[Stored dataset items]
/---
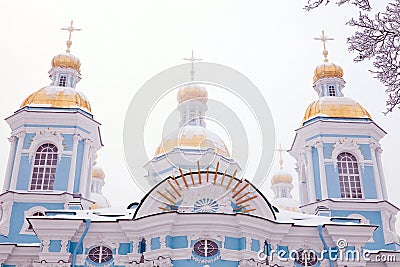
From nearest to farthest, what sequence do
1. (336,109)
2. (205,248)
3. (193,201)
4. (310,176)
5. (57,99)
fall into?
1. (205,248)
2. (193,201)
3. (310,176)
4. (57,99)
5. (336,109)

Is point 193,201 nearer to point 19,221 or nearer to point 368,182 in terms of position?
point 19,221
\---
/---
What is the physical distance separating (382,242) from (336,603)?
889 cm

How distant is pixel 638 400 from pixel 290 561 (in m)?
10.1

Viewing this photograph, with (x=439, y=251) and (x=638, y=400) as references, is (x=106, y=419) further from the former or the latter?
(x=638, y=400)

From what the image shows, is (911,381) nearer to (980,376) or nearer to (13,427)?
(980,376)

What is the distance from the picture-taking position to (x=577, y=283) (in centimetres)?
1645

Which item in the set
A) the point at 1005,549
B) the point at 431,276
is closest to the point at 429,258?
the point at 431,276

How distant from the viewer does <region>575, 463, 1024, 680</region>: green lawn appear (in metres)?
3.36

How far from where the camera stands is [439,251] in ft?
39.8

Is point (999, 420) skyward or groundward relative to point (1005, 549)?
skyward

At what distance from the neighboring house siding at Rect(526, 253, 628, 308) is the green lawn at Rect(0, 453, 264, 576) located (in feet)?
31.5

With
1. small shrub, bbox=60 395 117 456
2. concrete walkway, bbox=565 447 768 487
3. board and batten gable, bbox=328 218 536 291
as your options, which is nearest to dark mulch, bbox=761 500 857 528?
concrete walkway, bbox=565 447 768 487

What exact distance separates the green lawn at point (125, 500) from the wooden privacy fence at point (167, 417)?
\---
/---
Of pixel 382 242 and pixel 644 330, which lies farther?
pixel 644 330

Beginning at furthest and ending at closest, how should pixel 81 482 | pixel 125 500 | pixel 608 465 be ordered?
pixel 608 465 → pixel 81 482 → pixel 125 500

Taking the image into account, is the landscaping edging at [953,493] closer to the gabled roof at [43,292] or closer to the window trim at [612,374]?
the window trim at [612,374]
\---
Please copy out the lines from the line with "What is the distance" to the line with "What exact distance", both of those lines included.

- Output of the task
What is the distance from the picture-taking position to (x=577, y=283) (in centimetres)?
1645

Which item in the set
A) the point at 1005,549
B) the point at 431,276
is closest to the point at 429,258?
the point at 431,276

How distant from the viewer does <region>575, 463, 1024, 680</region>: green lawn appear (in metres)?
3.36

How far from where the camera stands is [439,251] in ft?
39.8

Is point (999, 420) skyward or groundward relative to point (1005, 549)?
skyward

At what distance from the neighboring house siding at Rect(526, 253, 628, 308) is the green lawn at Rect(0, 453, 264, 576) located (in feet)?
31.5

With
1. small shrub, bbox=60 395 117 456
2. concrete walkway, bbox=565 447 768 487
3. board and batten gable, bbox=328 218 536 291
as your options, which is nearest to dark mulch, bbox=761 500 857 528?
concrete walkway, bbox=565 447 768 487

What exact distance separates the green lawn at point (125, 500) from the wooden privacy fence at point (167, 417)?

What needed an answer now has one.